We are looking for an experienced Site Reliability Engineer Architect to join our Infrastructure Engineering group. We strive to build the most reliable and performant systems for our customers and engineers.
We are looking for an Architect who has experience and a passion for designing and running complex large scale services with any or multiple public cloud platforms. This role requires collaboration with the Okta Software Engineering and Site Reliability Engineering teams to ensure we are providing solutions to improve their productivity to build, manage and run their team’s services on the Okta infrastructure with high availability, reliability and performance. The ideal candidate is someone that welcomes the challenge and enjoys seeing their designs run at scale with automation, testing, and tuning.

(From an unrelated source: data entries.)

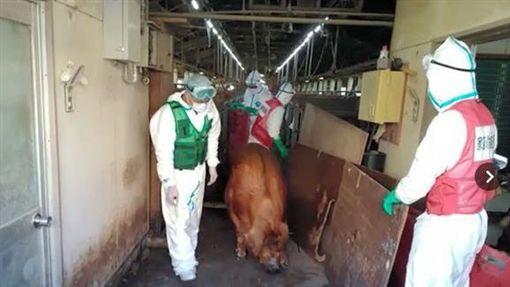 日本感染豬瘟。(圖/翻攝自Asahi)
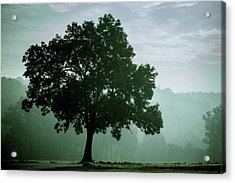 Tree In The Fog Acrylic Print by Wladimir Bulgar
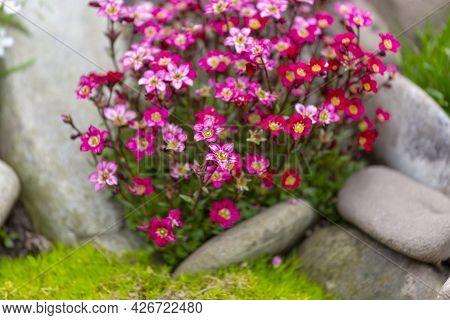 Red Spring Flowers Of Saxifraga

If you exemplify the ethics of, "If you have to do something more than once, automate it," we want to hear from you!
What You'll Do:
- Lead initiatives to build Okta's production infrastructure with a focus on automation and scale for multiple public clouds
- Promote and apply best practices for building scalable and reliable services across engineering
- Be a subject matter expert with public cloud infrastructure and how Okta services can run on them efficiently and at scale
- Design, build, run and monitor Okta's production infrastructure
- Drive initiatives to evolve our current platform to increase efficiency and keep it in line with current standards and best practices
- Respond to production incidents and determining how we can prevent them in the future
- Identify and automate manual processes
- Be a Product Owner for the infrastructure roadmap and prioritized backlog
- Bring clarity to design and solution discovery processes and guide teams on how to solve complex problems in as simple a way as possible
- Lead development and deliver solutions that serve as a model for others with regard to execution, quality, scalability, operability, maintainability, etc
- Define the technical vision and architecture, and effectively drives towards this vision
- Communicate and collaborate across levels, functions and organizational boundaries
- Mentor and coach junior engineers to leverage their full potential
Qualifications for the role:
- Track record of leading successful large scale Infrastructure projects
- 8+ years of experience with designing and running large scale solutions on public cloud
- 2+ years of experience with Docker, Kubernetes or cloud managed Kubernetes, Service Mesh
- Possess knowledge in network and edge technologies
- Demonstrate strong Linux fundamentals
- 3+ years of experience with automating systems and infrastructure via Terraform
- Experience automating and running large scale production services in public cloud providers
- Can code to a good standard with a programming language using standard software development practices like unit testing and iterative development
- Experience working with Agile methodologies
- Champion excellent documentation and communication skills, with the ability to influence others
Education and Training:
- B.S. Computer Science (plus) or relevant experience
Okta is rethinking the traditional work environment, providing our employees with the flexibility to be their most creative and successful versions of themselves, no matter where the employees are located. We enable a flexible approach to work, meaning you can work from the office or home, regardless of where you live. Okta invests in the best technologies, and provides flexible benefits and collaborative work environments/experiences, empowering employees to work productively in a setting that best and uniquely suits their needs. Find your place at Okta https://www.okta.com/company/careers/.
Okta is an equal opportunity employer.